The following day BBC Radio 4 rang me at the office and left a message for me to contact them.
When I rang the next day a lady answered and told me that she was inviting me to participate in a Radio programme called Ad Lib that was to be recorded the following week.
The format was that the presenter, Robert Robinson, would chair a fairly informal discussion with a panel of invitees, all of whom had something in common.
This was a panel of chess people.
I agreed to participate.
Later that same afternoon I was leafing through a catalogue of CEBIT; a computer-related technology exhibition that had occurred in Hannover in March 1992.
(See Entry 98)
I noticed an organisation that was listed as a manufacturer of “memory boards”. They were American, but their European HQ was in Oxfordshire.
I noted that it was in Robert Robinson Avenue.
After the earlier coincidence that day I was moved to take note, and rang the company in pursuit of a deal.
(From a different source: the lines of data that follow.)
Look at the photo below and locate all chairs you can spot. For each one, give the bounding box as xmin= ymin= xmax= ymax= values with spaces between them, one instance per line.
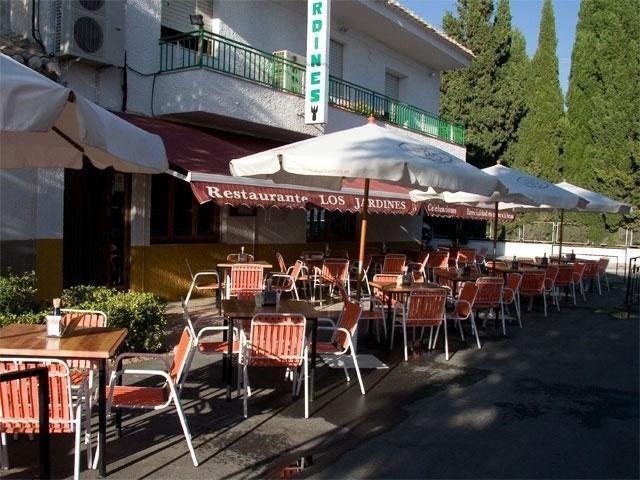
xmin=580 ymin=263 xmax=601 ymax=295
xmin=406 ymin=253 xmax=430 ymax=278
xmin=382 ymin=254 xmax=406 ymax=273
xmin=350 ymin=256 xmax=373 ymax=295
xmin=227 ymin=255 xmax=253 ymax=263
xmin=296 ymin=299 xmax=365 ymax=398
xmin=237 ymin=313 xmax=309 ymax=419
xmin=373 ymin=275 xmax=402 ymax=281
xmin=471 ymin=277 xmax=505 ymax=335
xmin=181 ymin=298 xmax=239 ymax=354
xmin=88 ymin=327 xmax=198 ymax=469
xmin=552 ymin=265 xmax=576 ymax=305
xmin=0 ymin=359 xmax=92 ymax=480
xmin=482 ymin=272 xmax=523 ymax=327
xmin=456 ymin=248 xmax=477 ymax=268
xmin=315 ymin=258 xmax=351 ymax=300
xmin=268 ymin=260 xmax=302 ymax=311
xmin=585 ymin=259 xmax=610 ymax=292
xmin=269 ymin=252 xmax=287 ymax=275
xmin=573 ymin=264 xmax=586 ymax=301
xmin=298 ymin=251 xmax=325 ymax=296
xmin=395 ymin=289 xmax=449 ymax=360
xmin=528 ymin=266 xmax=560 ymax=312
xmin=59 ymin=309 xmax=107 ymax=368
xmin=520 ymin=271 xmax=547 ymax=317
xmin=427 ymin=251 xmax=449 ymax=278
xmin=432 ymin=281 xmax=482 ymax=349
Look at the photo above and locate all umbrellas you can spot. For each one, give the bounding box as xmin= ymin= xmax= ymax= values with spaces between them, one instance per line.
xmin=1 ymin=51 xmax=170 ymax=176
xmin=408 ymin=162 xmax=591 ymax=277
xmin=227 ymin=114 xmax=498 ymax=304
xmin=496 ymin=178 xmax=633 ymax=263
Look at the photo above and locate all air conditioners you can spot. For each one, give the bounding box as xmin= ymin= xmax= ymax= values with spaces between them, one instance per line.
xmin=55 ymin=2 xmax=127 ymax=68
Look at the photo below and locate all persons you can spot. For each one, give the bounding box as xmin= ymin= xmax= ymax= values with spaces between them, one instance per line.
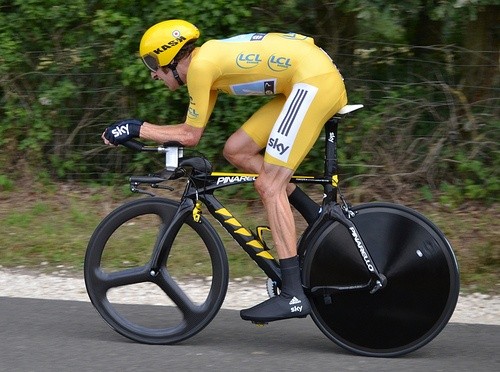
xmin=102 ymin=19 xmax=348 ymax=322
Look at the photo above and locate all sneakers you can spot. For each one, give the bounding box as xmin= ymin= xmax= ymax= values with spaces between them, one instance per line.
xmin=240 ymin=295 xmax=310 ymax=321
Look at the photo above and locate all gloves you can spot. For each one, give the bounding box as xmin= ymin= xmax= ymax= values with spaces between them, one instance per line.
xmin=103 ymin=122 xmax=147 ymax=146
xmin=140 ymin=18 xmax=201 ymax=67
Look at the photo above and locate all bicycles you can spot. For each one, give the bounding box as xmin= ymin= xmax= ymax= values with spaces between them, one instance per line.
xmin=84 ymin=104 xmax=459 ymax=357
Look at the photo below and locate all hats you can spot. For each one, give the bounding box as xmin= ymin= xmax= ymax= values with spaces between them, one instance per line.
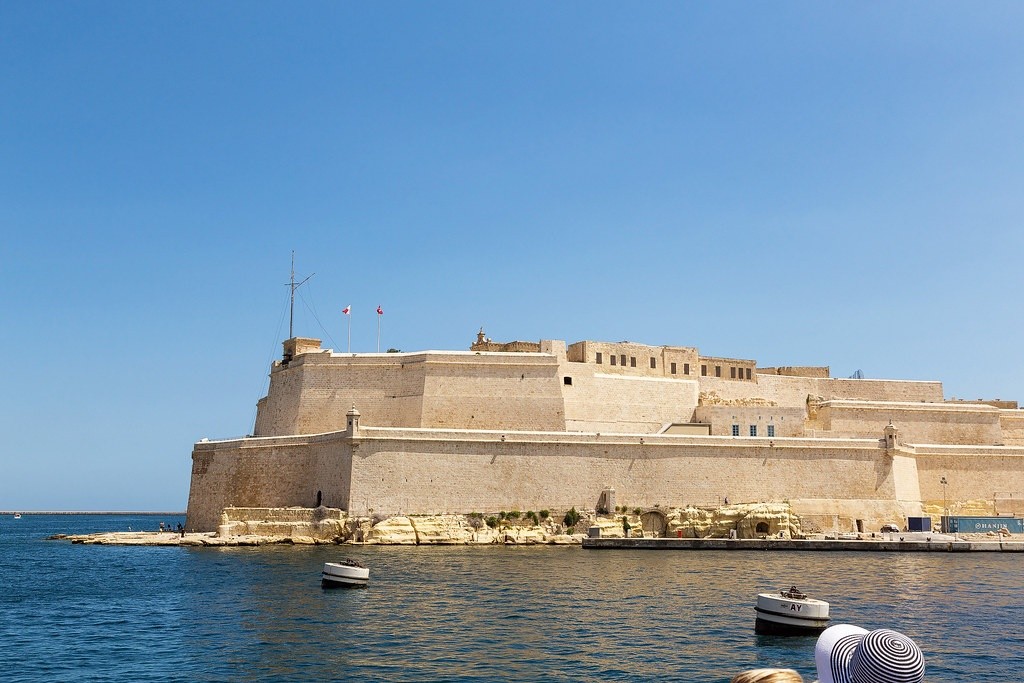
xmin=814 ymin=624 xmax=926 ymax=683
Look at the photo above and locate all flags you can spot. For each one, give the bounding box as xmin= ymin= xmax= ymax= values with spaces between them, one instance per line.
xmin=377 ymin=308 xmax=384 ymax=315
xmin=342 ymin=305 xmax=350 ymax=314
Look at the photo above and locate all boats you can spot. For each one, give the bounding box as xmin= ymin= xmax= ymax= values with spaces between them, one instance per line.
xmin=13 ymin=513 xmax=21 ymax=519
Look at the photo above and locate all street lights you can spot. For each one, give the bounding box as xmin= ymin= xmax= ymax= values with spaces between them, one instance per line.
xmin=939 ymin=476 xmax=954 ymax=533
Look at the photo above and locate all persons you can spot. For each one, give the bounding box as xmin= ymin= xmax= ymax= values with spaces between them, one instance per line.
xmin=160 ymin=521 xmax=186 ymax=539
xmin=725 ymin=497 xmax=728 ymax=505
xmin=815 ymin=623 xmax=925 ymax=683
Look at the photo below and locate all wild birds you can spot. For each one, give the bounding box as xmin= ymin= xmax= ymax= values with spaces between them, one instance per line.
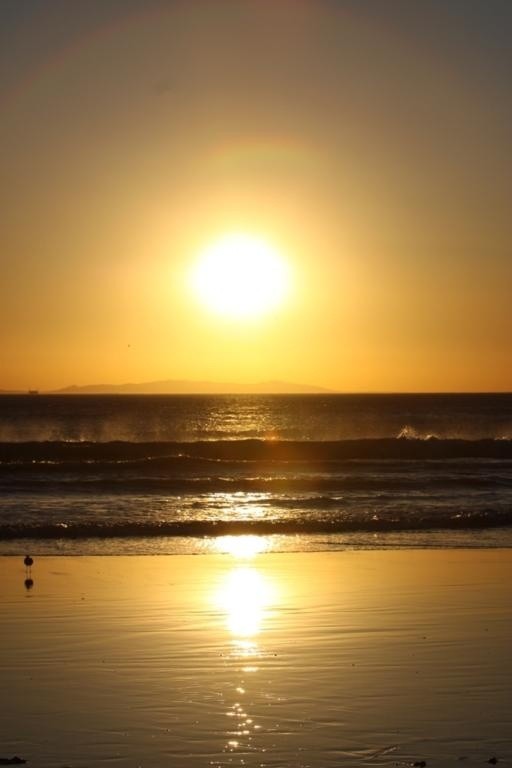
xmin=24 ymin=554 xmax=33 ymax=576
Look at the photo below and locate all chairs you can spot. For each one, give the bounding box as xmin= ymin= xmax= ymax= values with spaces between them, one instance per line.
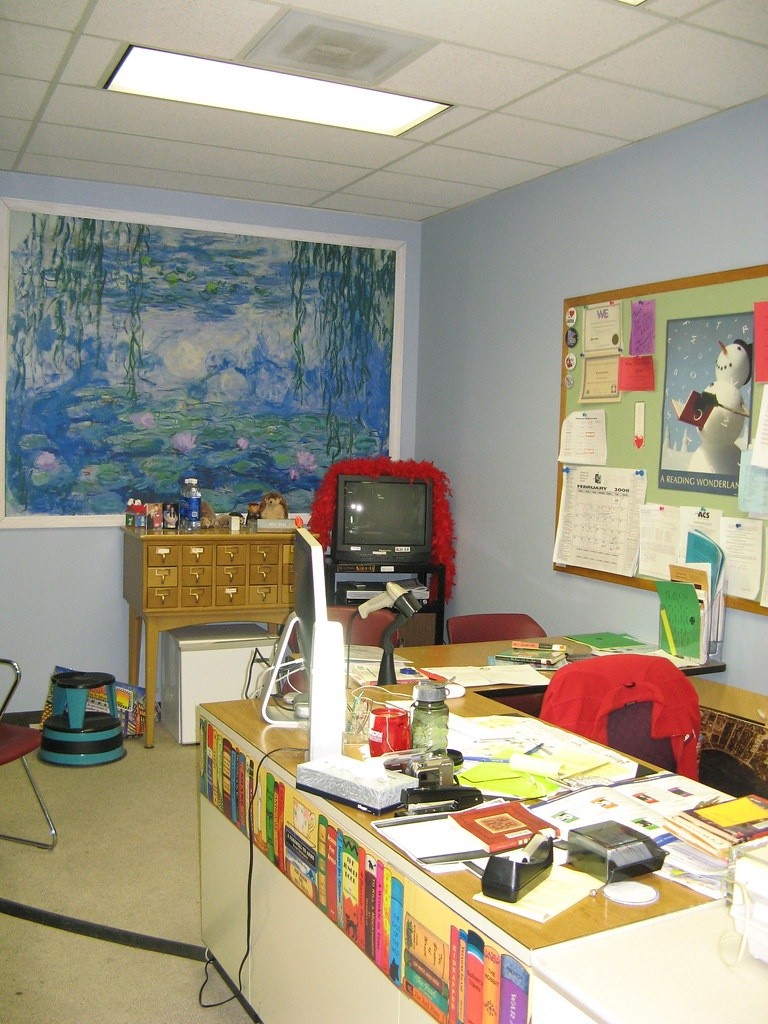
xmin=538 ymin=653 xmax=702 ymax=783
xmin=0 ymin=659 xmax=58 ymax=850
xmin=446 ymin=614 xmax=547 ymax=644
xmin=288 ymin=606 xmax=400 ymax=654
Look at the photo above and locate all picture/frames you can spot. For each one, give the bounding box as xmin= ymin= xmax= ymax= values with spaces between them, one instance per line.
xmin=0 ymin=196 xmax=407 ymax=528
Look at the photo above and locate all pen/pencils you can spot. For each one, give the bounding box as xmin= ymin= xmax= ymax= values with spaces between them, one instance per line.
xmin=463 ymin=755 xmax=509 ymax=764
xmin=524 ymin=742 xmax=545 ymax=756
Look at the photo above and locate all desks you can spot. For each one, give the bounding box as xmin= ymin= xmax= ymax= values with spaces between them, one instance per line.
xmin=195 ymin=680 xmax=768 ymax=1024
xmin=285 ymin=632 xmax=726 ymax=697
xmin=119 ymin=526 xmax=320 ymax=749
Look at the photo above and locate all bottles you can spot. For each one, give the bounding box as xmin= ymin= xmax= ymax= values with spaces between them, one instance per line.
xmin=180 ymin=478 xmax=201 ymax=530
xmin=409 ymin=680 xmax=449 ymax=756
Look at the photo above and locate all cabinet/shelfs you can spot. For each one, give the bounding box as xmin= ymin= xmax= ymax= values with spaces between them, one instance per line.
xmin=160 ymin=623 xmax=280 ymax=745
xmin=323 ymin=554 xmax=445 ymax=646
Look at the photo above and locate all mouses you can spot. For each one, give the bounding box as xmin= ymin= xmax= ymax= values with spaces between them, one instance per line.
xmin=445 ymin=684 xmax=466 ymax=698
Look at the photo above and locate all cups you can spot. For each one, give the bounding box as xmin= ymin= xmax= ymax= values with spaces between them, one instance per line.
xmin=369 ymin=708 xmax=409 ymax=757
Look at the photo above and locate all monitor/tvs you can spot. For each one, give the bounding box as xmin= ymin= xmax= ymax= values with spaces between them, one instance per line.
xmin=254 ymin=529 xmax=329 ymax=727
xmin=330 ymin=474 xmax=432 ymax=563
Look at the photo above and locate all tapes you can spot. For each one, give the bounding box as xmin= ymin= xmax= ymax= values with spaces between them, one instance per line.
xmin=507 ymin=849 xmax=530 ymax=865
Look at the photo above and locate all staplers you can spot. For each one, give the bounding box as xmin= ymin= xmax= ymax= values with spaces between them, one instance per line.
xmin=395 ymin=785 xmax=484 ymax=819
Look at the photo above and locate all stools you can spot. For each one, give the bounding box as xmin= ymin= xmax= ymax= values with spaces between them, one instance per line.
xmin=37 ymin=671 xmax=127 ymax=767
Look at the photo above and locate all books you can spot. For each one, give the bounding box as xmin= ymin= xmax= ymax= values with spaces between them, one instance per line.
xmin=346 ymin=532 xmax=768 ymax=898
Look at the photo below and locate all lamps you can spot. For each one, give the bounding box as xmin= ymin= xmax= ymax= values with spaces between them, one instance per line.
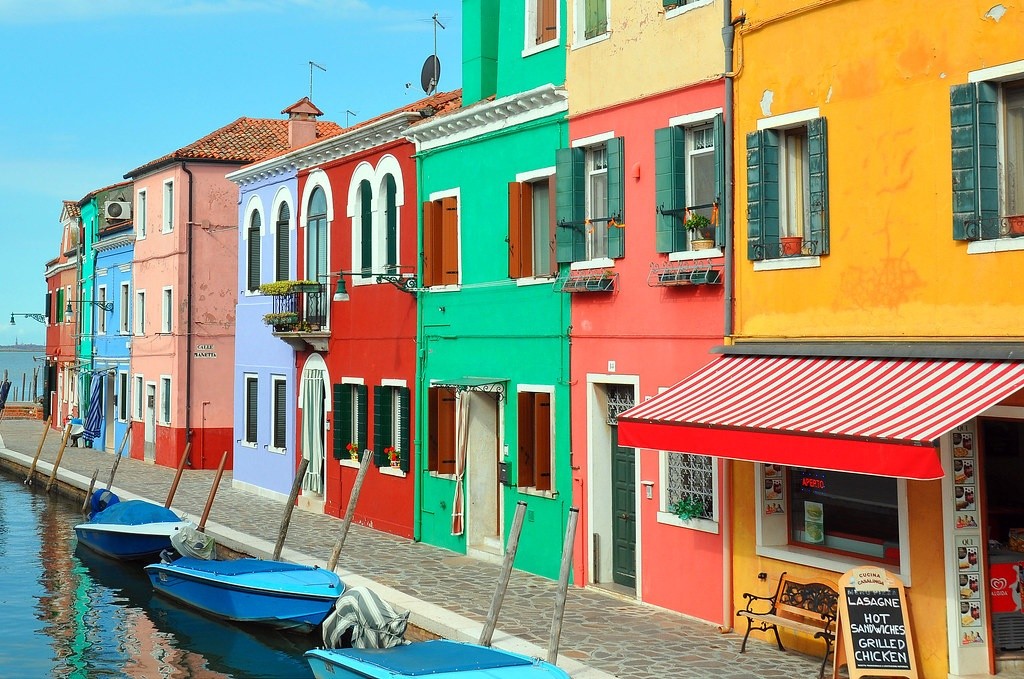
xmin=331 ymin=269 xmax=417 ymax=303
xmin=9 ymin=312 xmax=46 ymax=326
xmin=63 ymin=298 xmax=114 ymax=319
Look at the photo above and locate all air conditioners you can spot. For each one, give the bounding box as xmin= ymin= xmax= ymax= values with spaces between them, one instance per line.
xmin=104 ymin=201 xmax=131 ymax=219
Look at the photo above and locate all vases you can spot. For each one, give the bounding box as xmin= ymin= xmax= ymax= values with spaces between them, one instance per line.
xmin=350 ymin=453 xmax=358 ymax=461
xmin=1004 ymin=214 xmax=1024 ymax=238
xmin=389 ymin=461 xmax=400 ymax=470
xmin=780 ymin=237 xmax=803 ymax=255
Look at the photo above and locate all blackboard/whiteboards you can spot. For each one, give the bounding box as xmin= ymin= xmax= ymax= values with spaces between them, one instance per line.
xmin=832 ymin=565 xmax=918 ymax=679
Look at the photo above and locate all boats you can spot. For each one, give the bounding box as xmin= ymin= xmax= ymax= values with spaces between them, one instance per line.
xmin=143 ymin=525 xmax=346 ymax=634
xmin=72 ymin=487 xmax=198 ymax=560
xmin=302 ymin=586 xmax=572 ymax=679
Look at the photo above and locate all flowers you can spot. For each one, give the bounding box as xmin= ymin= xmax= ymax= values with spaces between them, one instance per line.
xmin=346 ymin=443 xmax=358 ymax=459
xmin=384 ymin=447 xmax=400 ymax=466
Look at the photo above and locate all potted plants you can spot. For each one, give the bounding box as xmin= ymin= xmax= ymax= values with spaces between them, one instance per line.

I spoke to the European Boss... and a few hours later we received confirmation that his company was buying a page of advertising space at the cost of £3950, a deal on which I received commission of 15%.
I subsequently found out that the Avenue is named after Sir Robert Robinson who had co-written 'The Art & Science of Chess' with RB Edwards and was a former President of the British Chess Federation, 1950-53.